- _Required work_
1 – Answer the following from the excerpt on Putin's remarks.
(a) Which two targets of alleged Russian hacking does it mention?
(b) What was Russia first in the world to do last year?
(c) How many people did the government aim to vaccinate by mid-June?
2 – Rewrite the part of the excerpt on Putin's remarks that begins at the words "On other issues, Putin" and stops after "Russia's international standing.", putting "climate change" in place of "global warming".

Excerpt below:

He praised Biden as a “very experienced statesman who has been involved in politics for his entire life ... and a very prudent and careful person. I do hope that our meeting will be positive,” Putin said.
He also took time to scathingly deride the allegations of Russian hackers' involvement on a U.S. pipeline and a meat plant that have clouded the atmosphere before the summit.
“I do hope that people would realize that there hasn't been any malicious Russian activity whatsoever,” he said. “I heard something about the meat plant. - It's sheer nonsense. We all understand it's just ridiculous. A pipeline? It's equally absurd.”
Putin said “the U.S. special services should track down those ransom seekers. It's certainly not Russia that would extort money from some company. We don't deal with chicken or beef, it's plain ridiculous.”
He alleged the hacking accusations were aired by those who try to “provoke new conflicts before our meeting with Biden,” and added on a positive note that some in the U.S. doubted Russian involvement in the hacks.
“It means that inside the American society, media and political class there are people who want to find ways to repair U.S.-Russian relations,” he said.
On other issues, Putin praised his country's response to the COVID-19 pandemic and called for a stronger worldwide response to global warming as he sought to bolster Russia's international standing.
Addressing the forum, Putin lauded the efficiency of Russian-designed vaccines and bemoaned what he described as “politically motivated bans” on their purchase in some countries.
Last year, Russia boasted of being the first in the world to authorize a coronavirus vaccine but it has since moved slowly in giving shots to its population. The slack pace of vaccination has been partly attributed to public skepticism about the vaccines amid controversial signals from the authorities.
Experts have questioned whether Russia will be able to meet the government target of vaccinating more than 30 million of the country's 146 million people by mid-June, and nearly 69 million by August.

End of Excerpt.
Dataset entries below:

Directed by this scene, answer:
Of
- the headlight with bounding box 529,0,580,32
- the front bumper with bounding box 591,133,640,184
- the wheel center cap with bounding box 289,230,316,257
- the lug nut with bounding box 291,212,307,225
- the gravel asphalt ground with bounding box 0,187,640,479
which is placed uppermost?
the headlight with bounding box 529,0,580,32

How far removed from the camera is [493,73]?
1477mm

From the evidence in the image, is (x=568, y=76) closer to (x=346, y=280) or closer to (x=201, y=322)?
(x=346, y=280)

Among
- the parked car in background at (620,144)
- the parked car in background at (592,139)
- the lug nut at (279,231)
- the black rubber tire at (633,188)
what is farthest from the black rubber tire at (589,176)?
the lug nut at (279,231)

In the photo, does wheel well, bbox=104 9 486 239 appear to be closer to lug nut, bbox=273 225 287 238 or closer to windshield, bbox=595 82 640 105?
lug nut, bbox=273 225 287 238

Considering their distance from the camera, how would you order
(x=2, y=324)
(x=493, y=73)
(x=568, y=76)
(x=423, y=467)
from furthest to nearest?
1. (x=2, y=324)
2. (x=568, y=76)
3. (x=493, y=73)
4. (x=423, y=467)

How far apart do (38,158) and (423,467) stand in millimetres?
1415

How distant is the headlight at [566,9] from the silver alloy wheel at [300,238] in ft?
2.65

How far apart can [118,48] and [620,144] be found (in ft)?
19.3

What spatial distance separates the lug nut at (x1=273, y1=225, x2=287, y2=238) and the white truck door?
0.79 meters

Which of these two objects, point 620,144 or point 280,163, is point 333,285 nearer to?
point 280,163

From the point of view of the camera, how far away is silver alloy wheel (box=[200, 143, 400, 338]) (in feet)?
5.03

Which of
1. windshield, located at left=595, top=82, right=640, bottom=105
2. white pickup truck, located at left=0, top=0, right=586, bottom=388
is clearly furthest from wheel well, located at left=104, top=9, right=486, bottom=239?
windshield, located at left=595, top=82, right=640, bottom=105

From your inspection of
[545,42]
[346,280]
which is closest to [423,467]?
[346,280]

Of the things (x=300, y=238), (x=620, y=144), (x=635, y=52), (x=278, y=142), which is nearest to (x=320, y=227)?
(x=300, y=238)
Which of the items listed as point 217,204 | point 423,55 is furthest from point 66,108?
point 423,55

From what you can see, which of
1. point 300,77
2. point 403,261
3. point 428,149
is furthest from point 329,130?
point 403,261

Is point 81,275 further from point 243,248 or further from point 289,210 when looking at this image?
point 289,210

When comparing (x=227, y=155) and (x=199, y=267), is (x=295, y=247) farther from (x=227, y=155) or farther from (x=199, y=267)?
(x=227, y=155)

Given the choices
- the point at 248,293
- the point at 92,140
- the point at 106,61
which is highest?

End of Dataset entries.

- _Answers_
1 –
(a) A U.S. pipeline and a meat plant.
(b) Authorize a coronavirus vaccine.
(c) More than 30 million of the country's 146 million people.

2 –
On other issues, Putin praised his country's response to the COVID-19 pandemic and called for a stronger worldwide response to climate change as he sought to bolster Russia's international standing.